**Brief**
Would you please copy the entries exactly, leaving every picture aside?

**Data to examine**
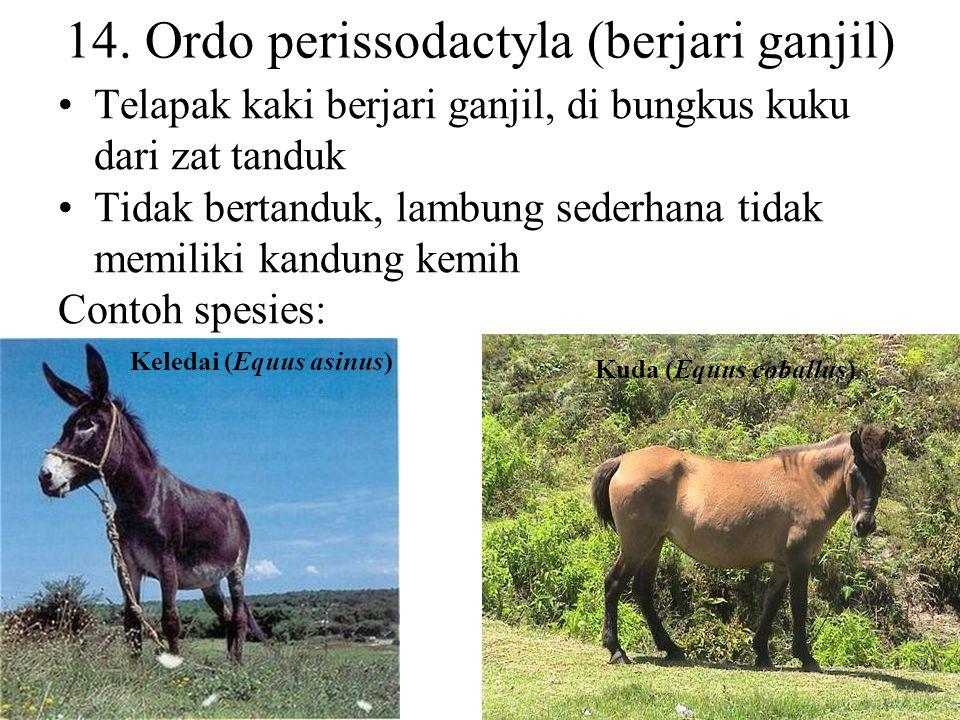 14. Ordo perissodactyla (berjari ganjil)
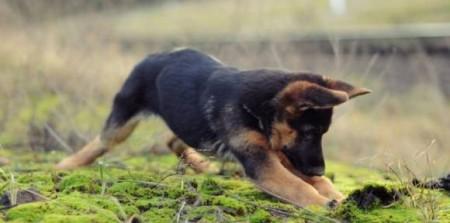 Игрушки щенка немецкой овчарки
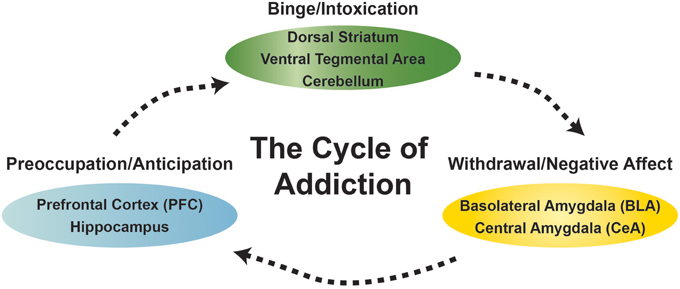 Addiction Cycle Diagram Photo Album - Worksheet for Kids Images ...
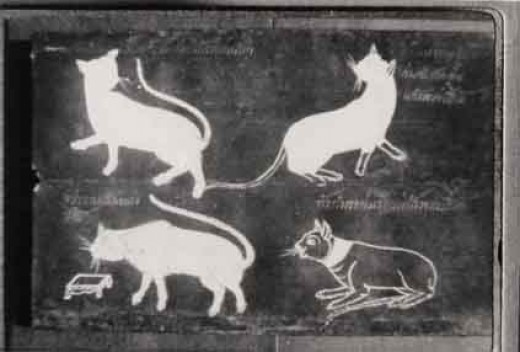 History of Siamese Cats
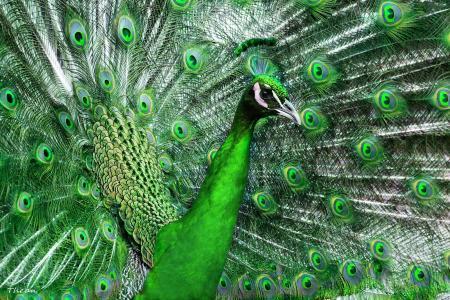 孔雀,鸟,尾巴,羽毛,美丽,绿色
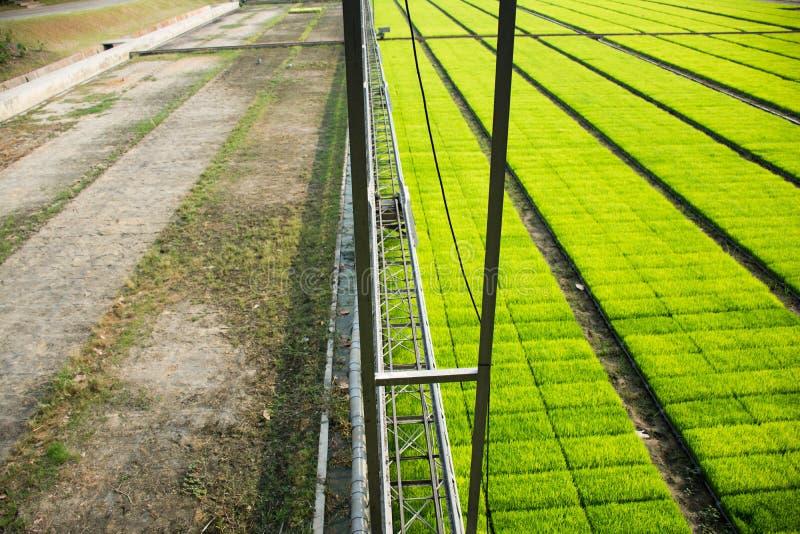 一个耕种的米领域机器 库存图片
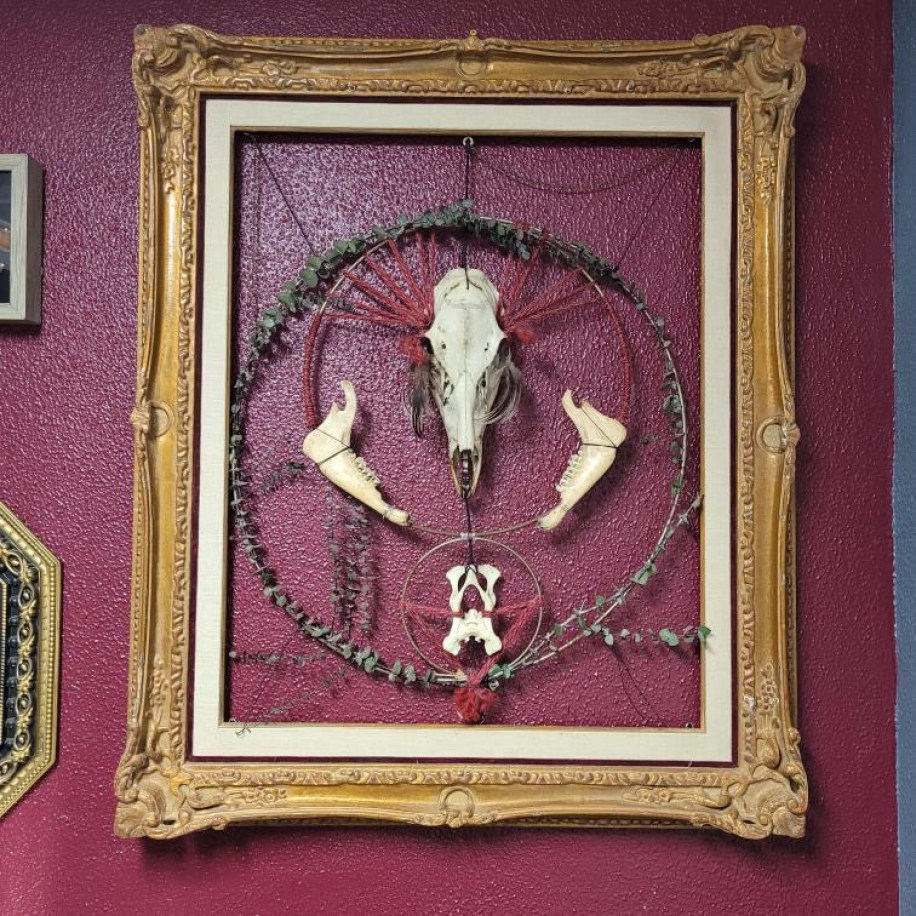 A photo of a piece of wall art consisting of a framed collection of bones in front of a burgundy wall.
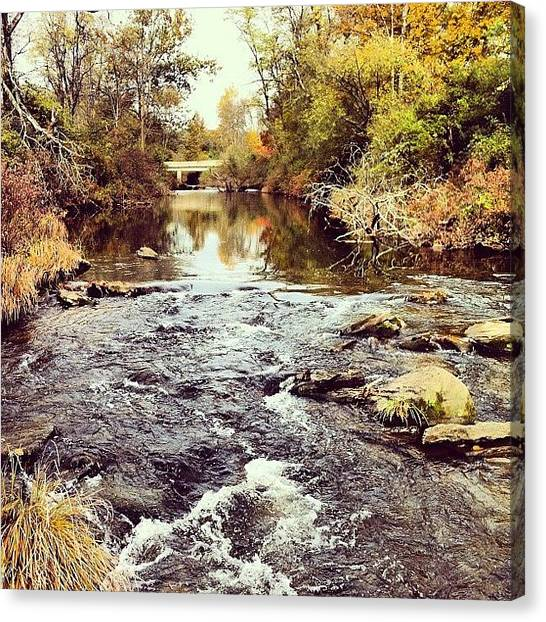 Trout Canvas Print - Beautiful Morning On Dyberry Creek But by Dave M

**Response area**
 14. Ordo perissodactyla (berjari ganjil)
 Игрушки щенка немецкой овчарки
 Addiction Cycle Diagram Photo Album - Worksheet for Kids Images ...
 History of Siamese Cats
 孔雀,鸟,尾巴,羽毛,美丽,绿色
 一个耕种的米领域机器 库存图片
 A photo of a piece of wall art consisting of a framed collection of bones in front of a burgundy wall.
 Trout Canvas Print - Beautiful Morning On Dyberry Creek But by Dave M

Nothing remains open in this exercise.